La Lazioservice dimezza i suoi consulenti Ma ora per pagarli si spende molto di più

Bilancio regionale in rosso ma non per i consulenti. In 24 mesi l’importo complessivo che Lazioservice, l’agenzia in house della Regione Lazio a capitale interamente regionale, destina ai contratti di consulenza ha subito un incremento del 12 per cento netto. Ma siamo sicuri che le finanze laziali si possano permettere una scelta così avventata? Dovrebbe essere chiaro che bisognerebbe risparmiare anziché scialare. Però, alla società di servizi, hanno scelto di intraprendere una strada tutta diversa.

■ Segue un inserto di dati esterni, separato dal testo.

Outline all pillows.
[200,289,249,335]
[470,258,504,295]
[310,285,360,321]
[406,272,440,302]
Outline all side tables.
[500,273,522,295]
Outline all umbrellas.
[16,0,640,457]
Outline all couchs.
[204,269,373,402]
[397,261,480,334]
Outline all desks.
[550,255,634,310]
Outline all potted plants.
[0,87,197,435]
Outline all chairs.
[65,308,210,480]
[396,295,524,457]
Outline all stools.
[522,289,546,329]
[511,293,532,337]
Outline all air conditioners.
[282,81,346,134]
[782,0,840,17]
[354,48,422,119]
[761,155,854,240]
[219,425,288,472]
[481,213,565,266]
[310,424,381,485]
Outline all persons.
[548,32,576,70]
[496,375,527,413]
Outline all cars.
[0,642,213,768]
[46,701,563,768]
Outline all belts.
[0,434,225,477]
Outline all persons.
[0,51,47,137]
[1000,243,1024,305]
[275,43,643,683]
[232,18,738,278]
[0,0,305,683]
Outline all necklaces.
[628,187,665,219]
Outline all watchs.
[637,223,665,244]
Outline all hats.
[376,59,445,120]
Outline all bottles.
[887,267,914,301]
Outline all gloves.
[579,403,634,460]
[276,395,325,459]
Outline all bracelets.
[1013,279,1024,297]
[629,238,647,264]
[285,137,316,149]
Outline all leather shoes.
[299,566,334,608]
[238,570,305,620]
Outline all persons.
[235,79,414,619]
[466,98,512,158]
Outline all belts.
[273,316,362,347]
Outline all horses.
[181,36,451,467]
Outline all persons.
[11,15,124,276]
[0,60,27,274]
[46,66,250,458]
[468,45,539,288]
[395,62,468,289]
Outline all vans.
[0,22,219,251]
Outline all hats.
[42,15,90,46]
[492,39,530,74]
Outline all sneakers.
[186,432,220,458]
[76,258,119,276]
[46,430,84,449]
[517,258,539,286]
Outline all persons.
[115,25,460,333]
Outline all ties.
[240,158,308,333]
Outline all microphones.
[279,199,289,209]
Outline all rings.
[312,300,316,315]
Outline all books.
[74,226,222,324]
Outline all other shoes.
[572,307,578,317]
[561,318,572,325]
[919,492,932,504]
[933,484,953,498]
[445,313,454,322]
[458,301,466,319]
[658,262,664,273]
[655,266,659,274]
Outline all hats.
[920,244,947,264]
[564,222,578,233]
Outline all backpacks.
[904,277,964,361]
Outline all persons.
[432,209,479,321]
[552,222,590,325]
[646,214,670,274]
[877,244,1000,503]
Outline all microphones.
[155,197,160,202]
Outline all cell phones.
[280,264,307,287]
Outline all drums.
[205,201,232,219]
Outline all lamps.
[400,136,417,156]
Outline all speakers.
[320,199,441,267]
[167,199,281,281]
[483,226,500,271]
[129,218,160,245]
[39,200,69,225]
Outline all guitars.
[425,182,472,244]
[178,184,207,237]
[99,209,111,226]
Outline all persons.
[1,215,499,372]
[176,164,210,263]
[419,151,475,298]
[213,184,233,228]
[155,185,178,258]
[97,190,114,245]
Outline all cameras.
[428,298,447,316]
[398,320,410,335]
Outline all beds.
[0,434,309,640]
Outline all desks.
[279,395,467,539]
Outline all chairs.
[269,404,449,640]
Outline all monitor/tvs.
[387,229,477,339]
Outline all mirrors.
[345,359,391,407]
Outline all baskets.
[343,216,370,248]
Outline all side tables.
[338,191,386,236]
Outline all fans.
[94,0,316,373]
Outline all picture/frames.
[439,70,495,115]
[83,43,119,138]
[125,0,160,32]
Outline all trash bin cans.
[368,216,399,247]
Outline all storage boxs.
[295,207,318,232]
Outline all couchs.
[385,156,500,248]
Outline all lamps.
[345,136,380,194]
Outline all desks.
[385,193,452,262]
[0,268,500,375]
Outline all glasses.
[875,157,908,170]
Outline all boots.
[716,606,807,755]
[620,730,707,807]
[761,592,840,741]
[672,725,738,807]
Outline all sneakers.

In una lettera che abbiamo pubblicato qualche giorno fa, i vertici di Lazioservice hanno voluto chiarire che il loro bilancio non è in rosso (non quello della Regione) e che le consulenze sono state dimezzate: come vi spieghiamo nelle righe che seguono, il taglio ha riguardato il numero dei consulenti, ma non i soldi impiegati per pagarli, che invece sono aumentati. Infatti se si conteggiano le risorse impegnate nel 2006, gli incarichi assegnati ammontano a 549mila euro. Di questi, 52mila euro sono destinati alle spese per le consulenze legali, altri 42mila per il comitato di valutazione e circa 450mila per lo studio del piano di sviluppo rurale (Psr). Nel 2007 Lazioservice impegna per la medesima mole di incarichi 608mila euro. La ripartizione vede in vetta agli impegni gli incarichi legali con 250mila euro, 62mila vanno alla comunicazione e altri 25mila circa al Psr. Nel 2008 poi, la spesa cresce ancora fino a 662mila euro.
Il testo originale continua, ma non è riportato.